Workshop
Julia’s Bass Lab: Präzision & Genauigkeit
von Julia Hofer, Artikel aus dem Archiv
(Bild: Evannovostro/Shutterstock)
In meinen Workshops fällt mir immer wieder auf, dass viele Teilnehmende dazu neigen, ein stabiles Grundpattern zu verlassen. Anstatt den Groove konsequent durchzuhalten, wird ständig variiert und das Pattern mit Fills überladen. Dadurch geht die Klarheit im Spiel verloren. Besonders auffällig ist, dass es oft schwerfällt, ein Pattern über längere Zeit mit derselben Intensität, Tonlänge und Dynamik zu wiederholen. Kurz gesagt: Der eigentliche Groove geht im Überschwang des Spielens verloren. Genau hier setzt dieser Workshop an.

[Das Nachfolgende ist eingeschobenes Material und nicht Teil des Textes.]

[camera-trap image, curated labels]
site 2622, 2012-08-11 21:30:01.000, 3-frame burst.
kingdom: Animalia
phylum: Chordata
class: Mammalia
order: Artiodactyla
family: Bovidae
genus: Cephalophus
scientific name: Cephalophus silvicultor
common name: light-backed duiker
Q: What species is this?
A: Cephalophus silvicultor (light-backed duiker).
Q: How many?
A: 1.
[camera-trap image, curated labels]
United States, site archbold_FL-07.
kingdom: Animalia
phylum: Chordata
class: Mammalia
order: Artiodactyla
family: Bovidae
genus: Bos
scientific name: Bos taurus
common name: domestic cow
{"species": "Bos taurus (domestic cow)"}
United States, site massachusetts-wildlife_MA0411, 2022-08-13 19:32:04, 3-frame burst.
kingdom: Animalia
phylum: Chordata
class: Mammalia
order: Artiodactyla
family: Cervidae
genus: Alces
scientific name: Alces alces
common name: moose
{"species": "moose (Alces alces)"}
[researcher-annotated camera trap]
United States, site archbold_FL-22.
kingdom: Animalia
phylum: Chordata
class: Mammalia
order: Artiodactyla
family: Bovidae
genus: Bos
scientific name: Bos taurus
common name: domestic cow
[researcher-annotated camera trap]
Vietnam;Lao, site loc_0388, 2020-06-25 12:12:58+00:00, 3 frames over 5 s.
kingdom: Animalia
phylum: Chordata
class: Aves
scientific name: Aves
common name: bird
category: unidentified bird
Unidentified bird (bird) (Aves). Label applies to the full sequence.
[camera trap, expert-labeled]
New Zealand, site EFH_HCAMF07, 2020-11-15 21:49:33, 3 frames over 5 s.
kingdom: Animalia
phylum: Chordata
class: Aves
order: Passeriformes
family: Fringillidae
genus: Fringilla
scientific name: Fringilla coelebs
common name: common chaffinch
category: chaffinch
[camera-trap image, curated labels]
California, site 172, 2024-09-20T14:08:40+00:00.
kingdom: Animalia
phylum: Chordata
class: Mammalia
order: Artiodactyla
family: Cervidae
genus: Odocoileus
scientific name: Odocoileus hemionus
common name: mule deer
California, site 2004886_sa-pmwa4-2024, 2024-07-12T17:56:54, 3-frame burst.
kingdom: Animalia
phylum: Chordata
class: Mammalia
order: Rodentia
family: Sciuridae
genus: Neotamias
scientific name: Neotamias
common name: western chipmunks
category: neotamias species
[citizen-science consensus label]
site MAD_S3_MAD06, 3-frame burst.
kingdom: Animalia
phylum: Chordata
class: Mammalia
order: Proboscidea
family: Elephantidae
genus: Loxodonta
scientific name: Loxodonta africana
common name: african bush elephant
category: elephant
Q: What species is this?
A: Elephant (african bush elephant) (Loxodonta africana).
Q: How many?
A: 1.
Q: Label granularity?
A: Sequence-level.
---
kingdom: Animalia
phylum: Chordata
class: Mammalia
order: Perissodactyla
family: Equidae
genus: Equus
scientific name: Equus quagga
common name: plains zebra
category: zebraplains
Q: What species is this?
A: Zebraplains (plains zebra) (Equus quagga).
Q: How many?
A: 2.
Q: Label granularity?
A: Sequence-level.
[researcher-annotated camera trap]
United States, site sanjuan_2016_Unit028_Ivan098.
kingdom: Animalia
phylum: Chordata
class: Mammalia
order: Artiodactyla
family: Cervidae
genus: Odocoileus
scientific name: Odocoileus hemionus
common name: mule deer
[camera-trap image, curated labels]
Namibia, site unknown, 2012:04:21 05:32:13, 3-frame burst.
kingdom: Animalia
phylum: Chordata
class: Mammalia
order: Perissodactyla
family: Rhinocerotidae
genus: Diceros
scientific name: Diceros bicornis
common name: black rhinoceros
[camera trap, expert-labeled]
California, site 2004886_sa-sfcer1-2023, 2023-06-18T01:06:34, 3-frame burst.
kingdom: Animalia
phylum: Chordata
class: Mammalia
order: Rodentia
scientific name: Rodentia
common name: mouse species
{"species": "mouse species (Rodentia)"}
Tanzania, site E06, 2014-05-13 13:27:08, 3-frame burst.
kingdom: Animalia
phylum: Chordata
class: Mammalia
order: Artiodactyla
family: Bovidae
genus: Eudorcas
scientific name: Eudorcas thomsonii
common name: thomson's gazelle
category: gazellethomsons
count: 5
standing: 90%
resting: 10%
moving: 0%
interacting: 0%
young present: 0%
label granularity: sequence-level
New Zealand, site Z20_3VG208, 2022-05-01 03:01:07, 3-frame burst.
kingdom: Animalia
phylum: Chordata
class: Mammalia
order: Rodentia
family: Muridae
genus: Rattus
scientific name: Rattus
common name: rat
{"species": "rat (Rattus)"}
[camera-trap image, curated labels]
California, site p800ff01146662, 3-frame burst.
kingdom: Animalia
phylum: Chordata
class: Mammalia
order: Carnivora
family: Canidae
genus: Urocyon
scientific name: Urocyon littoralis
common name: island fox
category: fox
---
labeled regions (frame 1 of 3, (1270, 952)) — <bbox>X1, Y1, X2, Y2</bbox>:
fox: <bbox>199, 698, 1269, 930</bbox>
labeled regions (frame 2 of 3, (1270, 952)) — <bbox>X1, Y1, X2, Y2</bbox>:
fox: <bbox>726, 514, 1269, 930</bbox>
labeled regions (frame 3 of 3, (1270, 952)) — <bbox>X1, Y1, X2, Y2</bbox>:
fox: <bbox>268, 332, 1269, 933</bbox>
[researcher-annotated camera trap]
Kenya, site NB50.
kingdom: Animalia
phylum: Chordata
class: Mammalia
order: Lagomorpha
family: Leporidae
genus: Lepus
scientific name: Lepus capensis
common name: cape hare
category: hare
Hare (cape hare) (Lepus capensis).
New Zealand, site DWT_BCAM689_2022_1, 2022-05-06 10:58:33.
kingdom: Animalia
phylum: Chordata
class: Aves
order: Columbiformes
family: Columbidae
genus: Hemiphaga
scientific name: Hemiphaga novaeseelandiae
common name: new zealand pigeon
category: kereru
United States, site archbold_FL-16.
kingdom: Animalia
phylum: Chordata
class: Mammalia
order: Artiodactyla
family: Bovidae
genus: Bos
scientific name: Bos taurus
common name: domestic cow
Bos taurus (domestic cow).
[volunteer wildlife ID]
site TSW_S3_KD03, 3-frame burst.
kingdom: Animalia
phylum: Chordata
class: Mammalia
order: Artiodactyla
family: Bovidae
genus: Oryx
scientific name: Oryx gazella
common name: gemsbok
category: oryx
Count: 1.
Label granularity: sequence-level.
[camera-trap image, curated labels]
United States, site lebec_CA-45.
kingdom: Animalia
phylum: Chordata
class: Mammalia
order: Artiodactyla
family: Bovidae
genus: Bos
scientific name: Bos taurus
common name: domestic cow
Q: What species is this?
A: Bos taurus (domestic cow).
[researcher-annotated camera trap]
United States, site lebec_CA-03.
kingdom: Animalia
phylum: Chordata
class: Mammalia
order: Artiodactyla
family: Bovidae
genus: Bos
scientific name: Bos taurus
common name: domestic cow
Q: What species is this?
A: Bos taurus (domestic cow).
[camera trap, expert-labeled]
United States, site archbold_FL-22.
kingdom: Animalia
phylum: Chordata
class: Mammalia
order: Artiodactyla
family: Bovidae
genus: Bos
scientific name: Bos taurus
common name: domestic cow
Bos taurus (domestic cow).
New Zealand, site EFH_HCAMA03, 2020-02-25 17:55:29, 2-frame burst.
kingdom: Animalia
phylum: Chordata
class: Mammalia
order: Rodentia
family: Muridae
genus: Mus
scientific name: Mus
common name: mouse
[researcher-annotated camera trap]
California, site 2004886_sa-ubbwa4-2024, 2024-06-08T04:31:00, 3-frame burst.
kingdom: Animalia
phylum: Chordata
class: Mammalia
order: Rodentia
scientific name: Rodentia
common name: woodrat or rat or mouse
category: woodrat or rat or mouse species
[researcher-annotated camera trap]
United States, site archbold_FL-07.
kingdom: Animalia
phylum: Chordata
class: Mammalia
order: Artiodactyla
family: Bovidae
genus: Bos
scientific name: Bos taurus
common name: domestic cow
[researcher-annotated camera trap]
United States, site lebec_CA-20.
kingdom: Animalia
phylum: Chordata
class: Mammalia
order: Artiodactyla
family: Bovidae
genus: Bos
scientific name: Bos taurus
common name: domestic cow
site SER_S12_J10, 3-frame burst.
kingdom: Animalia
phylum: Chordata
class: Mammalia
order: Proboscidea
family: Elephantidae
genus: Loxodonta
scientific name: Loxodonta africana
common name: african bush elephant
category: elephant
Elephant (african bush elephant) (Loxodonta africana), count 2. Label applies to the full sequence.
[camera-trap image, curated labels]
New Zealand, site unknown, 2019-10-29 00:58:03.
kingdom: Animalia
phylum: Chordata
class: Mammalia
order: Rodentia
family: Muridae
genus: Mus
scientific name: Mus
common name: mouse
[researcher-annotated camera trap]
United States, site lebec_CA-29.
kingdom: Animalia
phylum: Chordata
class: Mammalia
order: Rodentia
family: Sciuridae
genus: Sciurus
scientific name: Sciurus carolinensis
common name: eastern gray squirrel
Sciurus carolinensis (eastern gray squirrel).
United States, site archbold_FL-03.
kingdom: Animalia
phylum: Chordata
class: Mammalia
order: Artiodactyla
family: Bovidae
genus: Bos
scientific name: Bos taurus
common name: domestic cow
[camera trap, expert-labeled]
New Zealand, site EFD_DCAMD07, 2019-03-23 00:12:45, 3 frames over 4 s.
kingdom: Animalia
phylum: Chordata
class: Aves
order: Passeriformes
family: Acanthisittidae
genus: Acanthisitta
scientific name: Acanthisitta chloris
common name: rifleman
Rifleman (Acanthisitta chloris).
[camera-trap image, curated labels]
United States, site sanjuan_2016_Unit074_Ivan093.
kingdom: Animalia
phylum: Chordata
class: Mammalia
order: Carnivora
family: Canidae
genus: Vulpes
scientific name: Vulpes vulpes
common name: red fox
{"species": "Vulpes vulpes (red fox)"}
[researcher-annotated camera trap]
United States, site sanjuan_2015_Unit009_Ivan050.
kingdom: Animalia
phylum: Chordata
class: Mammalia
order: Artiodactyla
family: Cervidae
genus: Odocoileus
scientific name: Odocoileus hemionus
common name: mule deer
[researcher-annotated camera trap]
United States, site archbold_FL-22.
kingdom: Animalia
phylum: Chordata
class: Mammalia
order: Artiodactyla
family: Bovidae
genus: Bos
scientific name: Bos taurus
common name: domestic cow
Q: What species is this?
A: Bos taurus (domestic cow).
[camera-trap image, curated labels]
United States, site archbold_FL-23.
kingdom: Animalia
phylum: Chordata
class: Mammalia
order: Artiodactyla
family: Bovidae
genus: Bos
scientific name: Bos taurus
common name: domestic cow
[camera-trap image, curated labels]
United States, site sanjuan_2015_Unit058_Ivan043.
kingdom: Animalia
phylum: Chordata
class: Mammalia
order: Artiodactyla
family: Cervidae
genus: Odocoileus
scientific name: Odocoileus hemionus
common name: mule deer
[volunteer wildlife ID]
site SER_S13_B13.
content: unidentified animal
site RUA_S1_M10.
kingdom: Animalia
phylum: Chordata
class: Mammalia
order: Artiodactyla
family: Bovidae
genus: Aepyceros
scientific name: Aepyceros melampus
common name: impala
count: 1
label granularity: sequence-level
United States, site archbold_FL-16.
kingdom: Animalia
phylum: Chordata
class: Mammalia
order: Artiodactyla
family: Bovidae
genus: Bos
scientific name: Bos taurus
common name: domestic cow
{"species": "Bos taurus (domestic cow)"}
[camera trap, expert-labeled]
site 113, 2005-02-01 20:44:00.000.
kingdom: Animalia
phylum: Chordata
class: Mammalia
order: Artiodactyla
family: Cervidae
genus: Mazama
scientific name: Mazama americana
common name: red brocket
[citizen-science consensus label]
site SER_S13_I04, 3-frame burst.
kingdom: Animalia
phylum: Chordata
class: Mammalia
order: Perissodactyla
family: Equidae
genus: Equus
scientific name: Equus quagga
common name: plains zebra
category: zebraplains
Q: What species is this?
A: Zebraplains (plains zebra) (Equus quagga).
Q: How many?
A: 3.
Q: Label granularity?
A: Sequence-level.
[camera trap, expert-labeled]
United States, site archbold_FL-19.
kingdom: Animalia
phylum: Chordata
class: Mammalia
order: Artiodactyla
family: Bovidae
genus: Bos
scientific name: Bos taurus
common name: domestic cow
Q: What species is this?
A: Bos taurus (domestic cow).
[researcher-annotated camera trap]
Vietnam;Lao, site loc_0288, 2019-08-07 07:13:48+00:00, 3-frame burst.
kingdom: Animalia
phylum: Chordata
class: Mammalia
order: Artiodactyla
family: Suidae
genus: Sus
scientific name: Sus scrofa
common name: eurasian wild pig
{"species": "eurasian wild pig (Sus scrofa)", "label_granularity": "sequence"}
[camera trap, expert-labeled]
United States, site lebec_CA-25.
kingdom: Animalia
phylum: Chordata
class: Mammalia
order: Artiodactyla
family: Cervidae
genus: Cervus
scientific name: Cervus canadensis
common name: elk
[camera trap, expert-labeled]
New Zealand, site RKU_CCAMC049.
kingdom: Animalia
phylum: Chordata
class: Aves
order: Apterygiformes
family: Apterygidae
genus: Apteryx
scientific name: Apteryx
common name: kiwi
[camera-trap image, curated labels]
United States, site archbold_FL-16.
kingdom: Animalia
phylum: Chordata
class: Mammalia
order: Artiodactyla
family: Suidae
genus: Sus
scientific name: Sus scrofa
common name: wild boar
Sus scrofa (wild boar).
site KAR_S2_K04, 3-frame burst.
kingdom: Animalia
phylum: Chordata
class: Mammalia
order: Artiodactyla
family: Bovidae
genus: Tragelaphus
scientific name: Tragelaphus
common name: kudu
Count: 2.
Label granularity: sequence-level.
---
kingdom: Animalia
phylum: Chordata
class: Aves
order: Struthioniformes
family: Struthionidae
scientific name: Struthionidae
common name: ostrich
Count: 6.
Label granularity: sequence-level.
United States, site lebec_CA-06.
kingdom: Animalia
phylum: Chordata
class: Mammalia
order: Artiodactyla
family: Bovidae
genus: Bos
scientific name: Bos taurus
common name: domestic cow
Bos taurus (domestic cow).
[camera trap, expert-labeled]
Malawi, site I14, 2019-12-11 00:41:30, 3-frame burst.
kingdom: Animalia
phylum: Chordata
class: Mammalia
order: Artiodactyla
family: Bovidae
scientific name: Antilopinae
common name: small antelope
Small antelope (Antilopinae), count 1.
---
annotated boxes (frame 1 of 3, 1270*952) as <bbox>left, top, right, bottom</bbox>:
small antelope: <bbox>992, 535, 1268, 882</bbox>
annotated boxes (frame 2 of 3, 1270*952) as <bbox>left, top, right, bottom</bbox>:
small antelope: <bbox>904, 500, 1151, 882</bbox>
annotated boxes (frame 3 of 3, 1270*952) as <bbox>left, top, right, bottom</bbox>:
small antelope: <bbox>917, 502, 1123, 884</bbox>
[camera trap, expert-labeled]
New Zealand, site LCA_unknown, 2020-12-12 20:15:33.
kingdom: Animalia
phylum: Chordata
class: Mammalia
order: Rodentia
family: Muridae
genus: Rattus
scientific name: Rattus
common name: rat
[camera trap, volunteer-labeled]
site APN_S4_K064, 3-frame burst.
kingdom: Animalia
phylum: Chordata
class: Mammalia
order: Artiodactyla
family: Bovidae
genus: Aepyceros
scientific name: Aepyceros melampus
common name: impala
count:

Die Idee ist, Verzierungen bewusst wegzulassen und stattdessen tiefer in den Groove einzutauchen. Denn einfache rhythmische Figuren, wie etwa eine Achtelkette oder durchgehende Viertelnoten, sind weitaus herausfordernder, als sie auf den ersten Blick erscheinen.Um dich dabei zu unterstützen, habe ich Playbacks vorbereitet. Sie dienen dir als Trainingspartner und helfen dir, dein Timing und deine Präzision zu verbessern. Das Ziel der Übungen lässt sich auf komplexere Basslinien übertragen und macht dein Spiel insgesamt präziser, kontrollierter und grooviger.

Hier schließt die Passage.